TEXT BLOCK:
• • • • • • •
# My 55 Gallon SA Tank...



## curt_914 (Oct 24, 2007)

Ok guys I just tried to post this but something happened lets try this again. Here is a list of what I am doing in my 55 Pics to follow as soon as I can.

Tank- 55 gallon AGA
Lighting- DIY T-5 with 2 54w Geissman 6000k middays 1-54watt current 10000k bulb over driven to 80Watts
Substraight- 40lbs Eco complete, 20lbs Taheation moon sand, 15.7 each Florite Black, and Black Sand
Heating- Hydor 300 watt inline
Filtration- eheim 2217, Pentiar aquatics Customflo kit
Co2- 10lbs tank, jbj regulator/buble counter and selinoide, DIY inline Reactor
Driftwood- Manzanitta
Rock- River and Slate
Caves- Coconut

Flora to include;
Echinodorus Parviflorus tropica
Echinodorus Quadricostatus 
Eleocharis Acicularis Giant and dwarf
Vallisneria Gigantica
Hydrocotyle leucocephala/ Brazilian Pennywort
Heteranthera Zosterifolia (Stargrass)
• • • • • • •
DATA EXCERPTS:
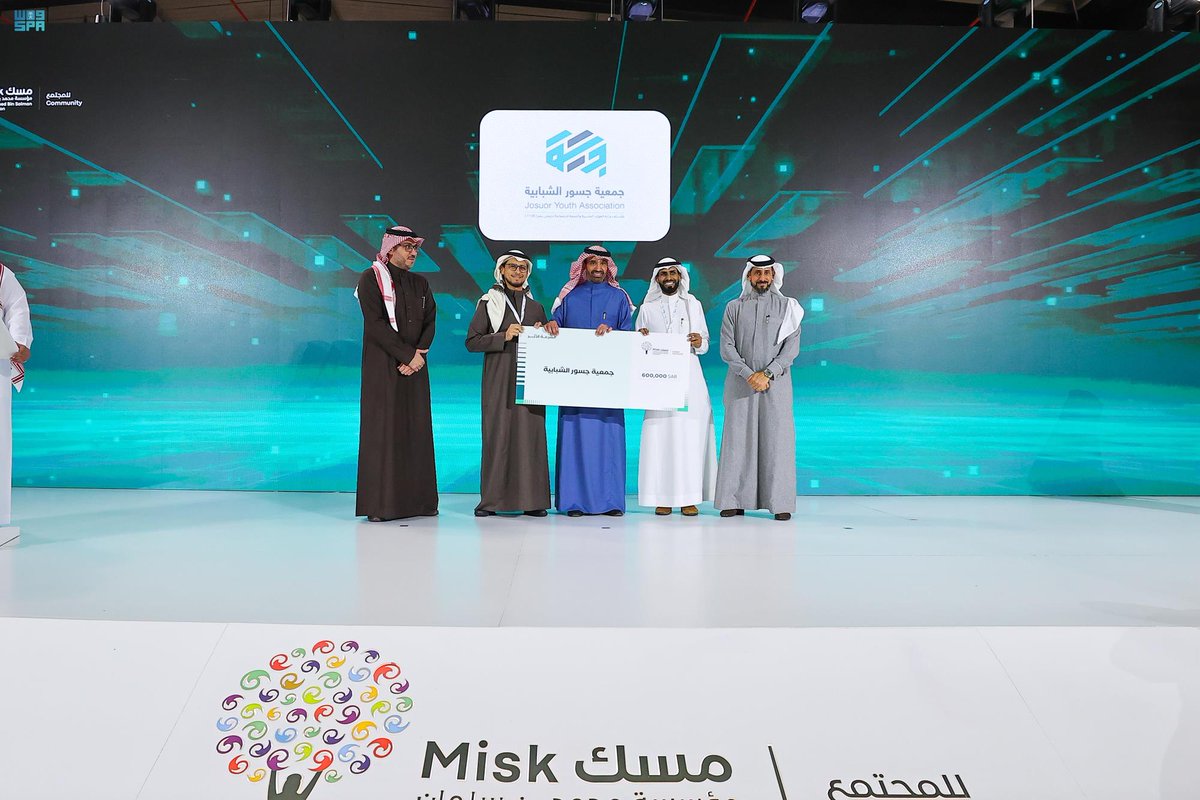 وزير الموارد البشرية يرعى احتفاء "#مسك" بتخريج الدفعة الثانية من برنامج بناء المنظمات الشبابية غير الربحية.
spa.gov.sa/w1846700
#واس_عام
• • • • • • •
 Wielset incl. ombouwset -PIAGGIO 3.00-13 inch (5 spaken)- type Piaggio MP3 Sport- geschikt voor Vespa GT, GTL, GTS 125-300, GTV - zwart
• • • • • • •
TASK INSTRUCTIONS:
Can you extract, word for word, the passage from the 55-gallon tank post that opens with the words "Ok guys I just" and closes with "soon as I can."?

EXERCISE RESULT:
Ok guys I just tried to post this but something happened lets try this again. Here is a list of what I am doing in my 55 Pics to follow as soon as I can.